Monday, June 1, 2026

Nolan Teasley Thoughts

As the Minnesota Vikings general manger search wound down, Seattle Seahawks assistant general manager Nolan Teasley had emerged as my favorite for the job. It’s a funny thing as my initial list of preferred targets didn’t include him. My favorite in February and my favorite up until he removed himself from the process was Los Angeles Chargers assistant general manager Chad Alexander. After that, my favorite eventually landed on Teasley. Vikings ownership ultimately had five finalists for the job.

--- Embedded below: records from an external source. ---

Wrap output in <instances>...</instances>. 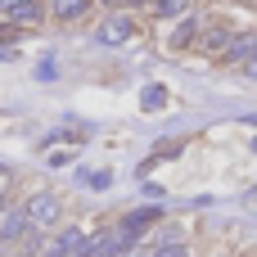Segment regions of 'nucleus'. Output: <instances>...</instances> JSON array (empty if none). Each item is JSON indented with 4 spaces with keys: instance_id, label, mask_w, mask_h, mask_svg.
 <instances>
[{
    "instance_id": "obj_10",
    "label": "nucleus",
    "mask_w": 257,
    "mask_h": 257,
    "mask_svg": "<svg viewBox=\"0 0 257 257\" xmlns=\"http://www.w3.org/2000/svg\"><path fill=\"white\" fill-rule=\"evenodd\" d=\"M154 9H158L163 18H185V9H190V0H154Z\"/></svg>"
},
{
    "instance_id": "obj_2",
    "label": "nucleus",
    "mask_w": 257,
    "mask_h": 257,
    "mask_svg": "<svg viewBox=\"0 0 257 257\" xmlns=\"http://www.w3.org/2000/svg\"><path fill=\"white\" fill-rule=\"evenodd\" d=\"M27 217H32V230L50 226V221L59 217V199H54V194H32V199H27Z\"/></svg>"
},
{
    "instance_id": "obj_5",
    "label": "nucleus",
    "mask_w": 257,
    "mask_h": 257,
    "mask_svg": "<svg viewBox=\"0 0 257 257\" xmlns=\"http://www.w3.org/2000/svg\"><path fill=\"white\" fill-rule=\"evenodd\" d=\"M9 23H41V0H0Z\"/></svg>"
},
{
    "instance_id": "obj_9",
    "label": "nucleus",
    "mask_w": 257,
    "mask_h": 257,
    "mask_svg": "<svg viewBox=\"0 0 257 257\" xmlns=\"http://www.w3.org/2000/svg\"><path fill=\"white\" fill-rule=\"evenodd\" d=\"M50 9H54V18L72 23V18H81V14L90 9V0H50Z\"/></svg>"
},
{
    "instance_id": "obj_12",
    "label": "nucleus",
    "mask_w": 257,
    "mask_h": 257,
    "mask_svg": "<svg viewBox=\"0 0 257 257\" xmlns=\"http://www.w3.org/2000/svg\"><path fill=\"white\" fill-rule=\"evenodd\" d=\"M149 257H185V244H181V239H167V244H158Z\"/></svg>"
},
{
    "instance_id": "obj_4",
    "label": "nucleus",
    "mask_w": 257,
    "mask_h": 257,
    "mask_svg": "<svg viewBox=\"0 0 257 257\" xmlns=\"http://www.w3.org/2000/svg\"><path fill=\"white\" fill-rule=\"evenodd\" d=\"M95 36H99V45H122V41H131V18L108 14V18H104V27H99Z\"/></svg>"
},
{
    "instance_id": "obj_7",
    "label": "nucleus",
    "mask_w": 257,
    "mask_h": 257,
    "mask_svg": "<svg viewBox=\"0 0 257 257\" xmlns=\"http://www.w3.org/2000/svg\"><path fill=\"white\" fill-rule=\"evenodd\" d=\"M27 226H32L27 208H9V212H5V226H0V239H5V244H14V239H18Z\"/></svg>"
},
{
    "instance_id": "obj_14",
    "label": "nucleus",
    "mask_w": 257,
    "mask_h": 257,
    "mask_svg": "<svg viewBox=\"0 0 257 257\" xmlns=\"http://www.w3.org/2000/svg\"><path fill=\"white\" fill-rule=\"evenodd\" d=\"M104 5H126V0H104Z\"/></svg>"
},
{
    "instance_id": "obj_1",
    "label": "nucleus",
    "mask_w": 257,
    "mask_h": 257,
    "mask_svg": "<svg viewBox=\"0 0 257 257\" xmlns=\"http://www.w3.org/2000/svg\"><path fill=\"white\" fill-rule=\"evenodd\" d=\"M131 244H126V235H122V226H113V230H99L86 248H81V257H117L126 253Z\"/></svg>"
},
{
    "instance_id": "obj_11",
    "label": "nucleus",
    "mask_w": 257,
    "mask_h": 257,
    "mask_svg": "<svg viewBox=\"0 0 257 257\" xmlns=\"http://www.w3.org/2000/svg\"><path fill=\"white\" fill-rule=\"evenodd\" d=\"M194 41V18H181V27L172 32V50H181V45H190Z\"/></svg>"
},
{
    "instance_id": "obj_8",
    "label": "nucleus",
    "mask_w": 257,
    "mask_h": 257,
    "mask_svg": "<svg viewBox=\"0 0 257 257\" xmlns=\"http://www.w3.org/2000/svg\"><path fill=\"white\" fill-rule=\"evenodd\" d=\"M140 108H145V113H163V108H167V86H158V81L145 86V90H140Z\"/></svg>"
},
{
    "instance_id": "obj_3",
    "label": "nucleus",
    "mask_w": 257,
    "mask_h": 257,
    "mask_svg": "<svg viewBox=\"0 0 257 257\" xmlns=\"http://www.w3.org/2000/svg\"><path fill=\"white\" fill-rule=\"evenodd\" d=\"M158 217H163L158 208H136V212H126V217H122V235H126V244H136L140 230H149Z\"/></svg>"
},
{
    "instance_id": "obj_13",
    "label": "nucleus",
    "mask_w": 257,
    "mask_h": 257,
    "mask_svg": "<svg viewBox=\"0 0 257 257\" xmlns=\"http://www.w3.org/2000/svg\"><path fill=\"white\" fill-rule=\"evenodd\" d=\"M108 181H113V172H90V176H86L90 190H108Z\"/></svg>"
},
{
    "instance_id": "obj_6",
    "label": "nucleus",
    "mask_w": 257,
    "mask_h": 257,
    "mask_svg": "<svg viewBox=\"0 0 257 257\" xmlns=\"http://www.w3.org/2000/svg\"><path fill=\"white\" fill-rule=\"evenodd\" d=\"M81 248H86V239H81V230L72 226V230H63V235L50 244V253H45V257H81Z\"/></svg>"
}]
</instances>
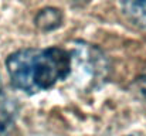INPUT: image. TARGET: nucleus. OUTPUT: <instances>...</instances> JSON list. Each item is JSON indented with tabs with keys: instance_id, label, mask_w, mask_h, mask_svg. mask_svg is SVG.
I'll use <instances>...</instances> for the list:
<instances>
[{
	"instance_id": "obj_6",
	"label": "nucleus",
	"mask_w": 146,
	"mask_h": 136,
	"mask_svg": "<svg viewBox=\"0 0 146 136\" xmlns=\"http://www.w3.org/2000/svg\"><path fill=\"white\" fill-rule=\"evenodd\" d=\"M132 90H133V92H135L141 99L146 101V71L141 77H138V78L133 81Z\"/></svg>"
},
{
	"instance_id": "obj_4",
	"label": "nucleus",
	"mask_w": 146,
	"mask_h": 136,
	"mask_svg": "<svg viewBox=\"0 0 146 136\" xmlns=\"http://www.w3.org/2000/svg\"><path fill=\"white\" fill-rule=\"evenodd\" d=\"M16 115H17V106L14 101L0 94V136H7L11 132Z\"/></svg>"
},
{
	"instance_id": "obj_7",
	"label": "nucleus",
	"mask_w": 146,
	"mask_h": 136,
	"mask_svg": "<svg viewBox=\"0 0 146 136\" xmlns=\"http://www.w3.org/2000/svg\"><path fill=\"white\" fill-rule=\"evenodd\" d=\"M1 88H3V82H1V77H0V94H1Z\"/></svg>"
},
{
	"instance_id": "obj_1",
	"label": "nucleus",
	"mask_w": 146,
	"mask_h": 136,
	"mask_svg": "<svg viewBox=\"0 0 146 136\" xmlns=\"http://www.w3.org/2000/svg\"><path fill=\"white\" fill-rule=\"evenodd\" d=\"M6 67L16 90L37 94L52 88L71 74V55L60 47L23 48L7 57Z\"/></svg>"
},
{
	"instance_id": "obj_3",
	"label": "nucleus",
	"mask_w": 146,
	"mask_h": 136,
	"mask_svg": "<svg viewBox=\"0 0 146 136\" xmlns=\"http://www.w3.org/2000/svg\"><path fill=\"white\" fill-rule=\"evenodd\" d=\"M119 4L129 23L146 33V0H119Z\"/></svg>"
},
{
	"instance_id": "obj_5",
	"label": "nucleus",
	"mask_w": 146,
	"mask_h": 136,
	"mask_svg": "<svg viewBox=\"0 0 146 136\" xmlns=\"http://www.w3.org/2000/svg\"><path fill=\"white\" fill-rule=\"evenodd\" d=\"M62 20H64V16L61 10L55 7H46L37 13L34 23L37 29L41 31H52L62 24Z\"/></svg>"
},
{
	"instance_id": "obj_2",
	"label": "nucleus",
	"mask_w": 146,
	"mask_h": 136,
	"mask_svg": "<svg viewBox=\"0 0 146 136\" xmlns=\"http://www.w3.org/2000/svg\"><path fill=\"white\" fill-rule=\"evenodd\" d=\"M70 55H71V67L72 65L78 67L84 75H88L90 82L98 84L99 81L105 80L109 70V64L105 54L98 47L88 43L77 41L72 45Z\"/></svg>"
},
{
	"instance_id": "obj_8",
	"label": "nucleus",
	"mask_w": 146,
	"mask_h": 136,
	"mask_svg": "<svg viewBox=\"0 0 146 136\" xmlns=\"http://www.w3.org/2000/svg\"><path fill=\"white\" fill-rule=\"evenodd\" d=\"M128 136H132V135H128Z\"/></svg>"
}]
</instances>
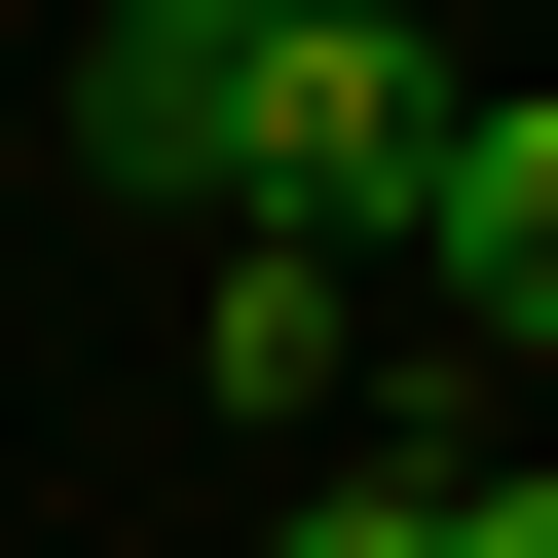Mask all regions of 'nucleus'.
I'll list each match as a JSON object with an SVG mask.
<instances>
[{
  "label": "nucleus",
  "mask_w": 558,
  "mask_h": 558,
  "mask_svg": "<svg viewBox=\"0 0 558 558\" xmlns=\"http://www.w3.org/2000/svg\"><path fill=\"white\" fill-rule=\"evenodd\" d=\"M186 223H223V260H410V223H447V38H410V0H299V38L223 75Z\"/></svg>",
  "instance_id": "1"
},
{
  "label": "nucleus",
  "mask_w": 558,
  "mask_h": 558,
  "mask_svg": "<svg viewBox=\"0 0 558 558\" xmlns=\"http://www.w3.org/2000/svg\"><path fill=\"white\" fill-rule=\"evenodd\" d=\"M260 38H299V0H75V149L186 223V149H223V75H260Z\"/></svg>",
  "instance_id": "2"
},
{
  "label": "nucleus",
  "mask_w": 558,
  "mask_h": 558,
  "mask_svg": "<svg viewBox=\"0 0 558 558\" xmlns=\"http://www.w3.org/2000/svg\"><path fill=\"white\" fill-rule=\"evenodd\" d=\"M410 260H447V336H484V373H558V75L447 112V223H410Z\"/></svg>",
  "instance_id": "3"
},
{
  "label": "nucleus",
  "mask_w": 558,
  "mask_h": 558,
  "mask_svg": "<svg viewBox=\"0 0 558 558\" xmlns=\"http://www.w3.org/2000/svg\"><path fill=\"white\" fill-rule=\"evenodd\" d=\"M260 558H447V484H299V521H260Z\"/></svg>",
  "instance_id": "4"
}]
</instances>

Rob Brzezinski - Minnesota Vikings interim general manager
John McKay -  Los Angeles Rams assistant general manager
Terrance Gray - Buffalo Bills assistant general manager
Reed Burkhardt - Denver Broncos assistant general manager
Nolan Teasley - Seattle Seahawks assistant general manager

In February, I looked at the front office of the Seattle Seahawks. They’d had about a a dozen years of success. A Super Bowl win in 2013 and another in 2026. Those 13 years were the 13 years Nolan Teasley spent with the team. In February, I skipped past Teasley and circled VP of Player Personnel Trent Kirchner as my preferred Seahawk for the Vikings GM job. My reasoning of favoring Kirchner over Teasley was the 27 years the former had scouting in the league. When Teasley was a Vikings GM target rather than Kirchner, I dove further into Teasley’s career. I think the Vikings lucked out in running an unusual May GM search. If they’d waited until to the 2027 offseason, there would’ve been competition for Nolan Teasley. Now, they have him and the team’s future feels a whole lot brighter. 

At a Sports Management conference earlier this year, Nolan Teasley was asked what separates a good evaluator from a great general manager. His answer:

Being open minded and organized are the two things I’m gonna tell you. Because when I think about our process and how we make decisions on player acquisition- I don’t have enough hubris, I’m not arrogant enough to tell you I’m better at watching football than you are- but I do have a process and I think my superpower is the ability to take in information from a lot of different people that have different areas of expertise, then implement that and build a process off of that, that ultimately leads me to try and make sound decisions in a short period of time.“

The first time I saw that response, it gave me chills. The Daily Norseman posted it in their dive into Nolan Teasley and it gave me chills. The fact that he has a self-realized superpower is one thing. The fact the superpower involves collaboration and listening to the input of others shouldn’t be a startling thing. Media and fans want the name of one person that’s making all decisions. I have truly come to believe that people desire one person to blame when things go to shit. They accept collaboration when it results in wins and championships. They thrive on blaming one person when the wins don’t come. Throughout this offseason, Vikings interim general manger Rob Brzenzinski stressed collaboration and reaching a consensus. Many found it annoying. I believe that they found it annoying because a consensus eliminates their singular target. Anyway, the media and Vikings fans now have one to person to blame if the Vikings season, any Vikings season, goes off the rails. Here’s hoping that there’s no reason for finger-pointing. 

Over 66 years of franchise history, the Vikings had hired only two general managers that climbed through the football scouting ranks. The first was Jim Finks. He has a bust in the Pro Football Hall of Fame for the Super Bowl teams he built in Minnesota. The second was Rick Spielman. 66 years of Vikings football and only 26 of them were guided by an individual with legit football team-building experience. Nolan Teasley is the third. It’s a damn shame the Vikings had spent so much time being guided by individuals that really had no business building an NFL team. It’s as much a reason as any for no Lomabardi Trophies being in that barren cabinet. That’s in the past. The now is a Vikings future guided by Nolan Teasley, Kevin O’Connell, and Brian Flores.